For some unexplained reason, Jared didn’t want her to be displeased with him. He wanted to see her smile, wanted her to lean close again so he could smell her sweet floral scent. And he wanted something else. It was a need that was so deep-rooted he couldn’t put a finger on what it was. What he did know was that this need somehow involved Adidas.
“Who is Gerald?” he asked.
She frowned at him a long moment before answering. “You were involved in a car accident...at the Pike Creek Overpass.” She waited a second as if she expected him to be familiar with this information. When he didn’t reply, she continued, her tone slow and careful, as if she was afraid of upsetting him. “You came very close to leaving us.” Her gaze dropped to her lap, and when she looked up again, her eyes glistened with moisture. “Your name is Gerald Kirkland. The doctors said you might suffer a temporary memory loss. But don’t worry, it’ll come back soon, I’m sure.”
Then Jared recalled Nahum’s words. There is a soul whose hourglass is almost empty. You will inhabit his vessel when he leaves it. So he had been placed in Gerald Kirkland’s body. At first he felt a twinge of guilt for invading the man’s physical casing. Then he remembered that the body would have died if he had not come into it.
He wondered if Adidas was the woman he was supposed to protect. And if so, how was he supposed to look out for her while confined to a hospital bed?
Jared lifted his right hand and was surprised to note how large it was. Dark hair covered the thick forearm. He reached for her, and she held his hand in her lap. Her skin was soft, even softer than a fenuki feather, and he relished the sensation of her fingers touching his.

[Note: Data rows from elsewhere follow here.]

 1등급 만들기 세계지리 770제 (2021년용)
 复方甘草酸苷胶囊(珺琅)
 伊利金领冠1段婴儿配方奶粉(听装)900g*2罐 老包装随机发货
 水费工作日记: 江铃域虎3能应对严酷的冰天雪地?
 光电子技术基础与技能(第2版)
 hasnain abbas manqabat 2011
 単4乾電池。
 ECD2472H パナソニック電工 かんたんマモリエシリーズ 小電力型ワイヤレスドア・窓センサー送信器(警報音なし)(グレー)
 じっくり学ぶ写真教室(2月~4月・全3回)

“Tell me about your relationship with—” although he was inhabiting the man’s body, he couldn’t claim to be the former occupant “—Gerald.”
If she thought his question was odd, she didn’t show it. Instead, she seemed to be focusing on how best to word her reply. “We were...”

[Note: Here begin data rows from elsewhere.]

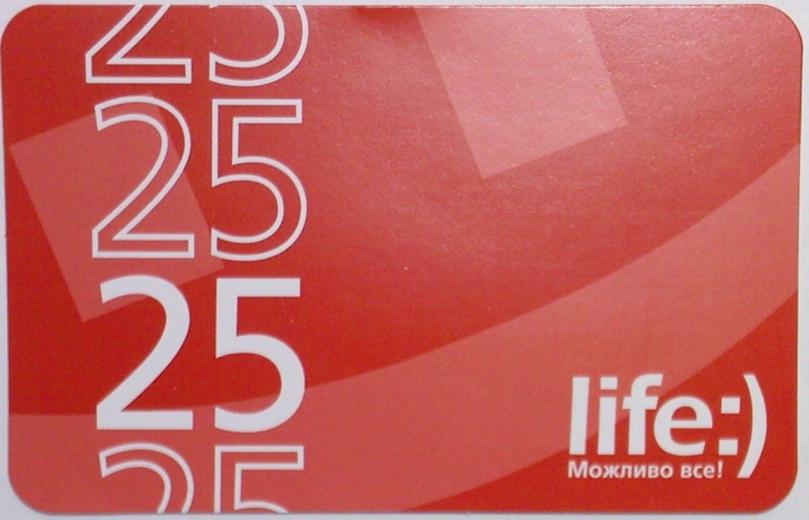 Ваучер пополнения счета Life 25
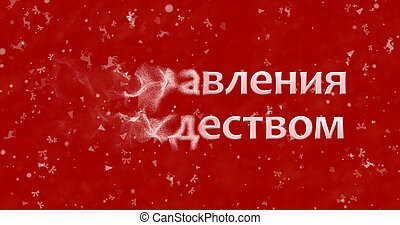 Merry Christmas text in Russian turns to dust from left on...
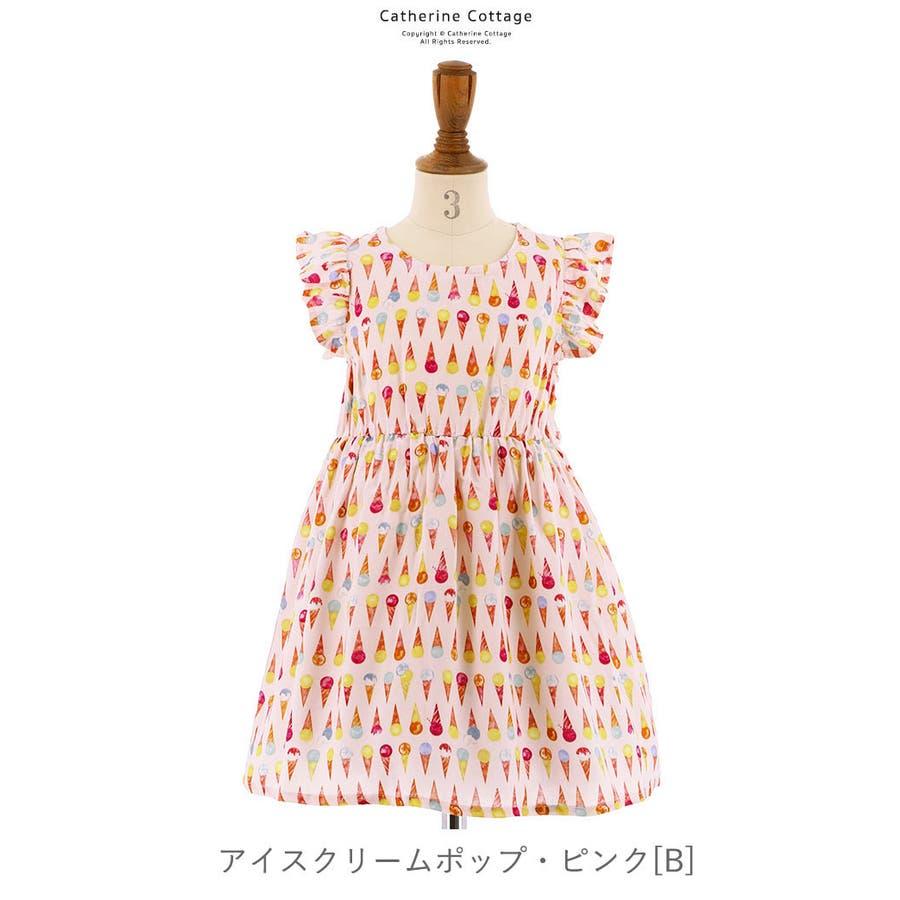 17a695559c7dd 子供服 ベビー服 イージーワンピース 女の子  80 90 100 110 120 130 cm ...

Hesitation. Wariness. There was something she obviously didn’t want to tell him. And she didn’t.
“We are friends. Just friends.”
“That’s it?”
“Your memory will come back gradually. Don’t push it too fast, Gerald.”
Jared squeezed her fingers. “Call me Jerry.”
She sat up straight in her chair and seemed to be trying to ignore the pressure of his fingers against hers. “You hate it when people call you that.”
“Not anymore.” With conviction, he added, “I’m not the man you used to know.”